● Instructions
1. Answer these questions from the piece on Lloyd's Lab:
(a) In what month and year was Lloyd's Lab launched?
(b) Over how many weeks are teams given guidance as they develop their products, platforms and processes?
(c) In what month is the latest cohort expected to return to the physical workspace?
2. Write the next part of the piece on Lloyd's Lab, picking up after its final sentence.

● Text for analysis

Lloyd’s Lab is an accelerator launched in September 2018 by Lloyds, the insurance market. After intensive global talent searches that attract several hundred applications, selected companies receive privileged access to its market for specialist insurance and reinsurance. These teams are tasked with driving innovative solutions to unique challenges the market faces. Over a ten week period, teams are proffered guidance as they develop products, platforms and processes to potentially transform Lloyd’s. The start-ups receive expert support from market participants, catalyzing development of ideas for their unique needs.
Generally, accelerators are fixed-term, cohort-based programs where a sponsor offers expertise to help develop solutions. The average cohort has 16 businesses running for 6 months. Sponsors benefit from cutting-edge solutions that participants co-create while gleaning first-hand insights from latest trends.
Since the first Lloyd’s Lab cohort of ten companies, five similarly sized cohorts have followed. The latest, due to start later this month, is themed on creating simpler products for customers and building solutions mitigating climate risks. Each of the previous cohorts had distinctive themes, focused on enhancing customer experiences, powering data-driven underwriting with new insight sources or creating smarter insurance products. While few emphasized enabling back-office efficiencies, one cohort specifically targeted addressing COVID-19 challenges. An overarching driver is to find solutions that contribute to its services ecosystem, part of the “Future of Lloyd’s” vision.
Word Cloud (Cohorts 1 -6)
A recurring emphasis has been to draw rich, alternative data sets for precise risk understanding and improved underwriting profitability, such as to flag high risk policies or predict future claims. The accelerator solicits innovations in new algorithms, models and statistical techniques to create more personalized experiences while closing protection gaps. The latest cohort will begin virtually and is expected to return to the physical workspace in June. The final ten selects represent solutions based on four themes: climate change, geopolitics, data/models and claims support services.

● Records
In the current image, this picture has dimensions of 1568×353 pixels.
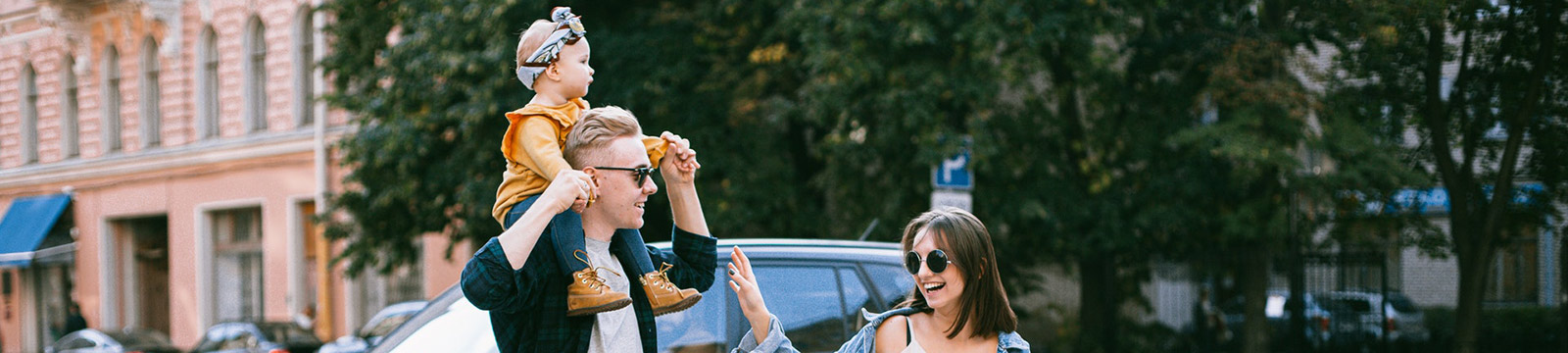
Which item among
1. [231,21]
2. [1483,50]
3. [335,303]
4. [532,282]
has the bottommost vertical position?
[335,303]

● Answers below
1.
(a) September 2018
(b) Ten weeks
(c) June

2.
Three of the selects offer analytics and automation solutions tackling climatic risks:
Tesselo is 2017 founded Lisbon-based insurtech that simplifies accessing environmental insights from Earth Observation data, combining satellite imagery with AI to produce actionable spatial intelligence. By classifying tree species, measuring and predicting forest growth, monitoring plantation harvests, detecting pests and estimating the risk or impact of forest fires and other natural disasters, it provides insurance and certification to help businesses develop adequate responses to natural hazards and give timely damage estimates post-disaster.
California based Jupiter Intelligence models catastrophic risk outcomes and helps customers anticipate financial impact of different climate-change scenarios. Jupiter’s models predict asset-level impact from flood, fire, heat, drought, wind and hail events at less-than-one-meter resolution. These models have been used to assess the risk that intense heat waves pose to power grids and inform public-sector infrastructure investment in coastal areas based on expected changes to tide levels and storm surges.
CarbonChain provides a platform that enables companies in polluting industries such as metals, mining, oil and gas to track supply chain greenhouse gas emissions to help transition to a low-carbon economy. With its exhaustive repository of greenhouse gas emission factors, it supports a wide range of hard and soft commodities, providing companies visibility to high polluting transactions to protect supply chains against rising carbon prices and downstream benefits ranging from lower interest rates to ESG leadership recognition.
Remaining 7 from Cohort-6
A key benefit for accelerated start-ups is better access to initial funding rounds, though for subsequent rounds, the impact of accelerator participation tends to wane. Whether companies in a cohort succeed or fail, the ecosystem gains as the initial set of start-ups helps form a critical mass for the innovation. Fortuitous connections forged between entrepreneurs, investors and talent all feed back into the insurance ecosystem, facilitating insurtech innovation and benefitting non-cohort start-ups too.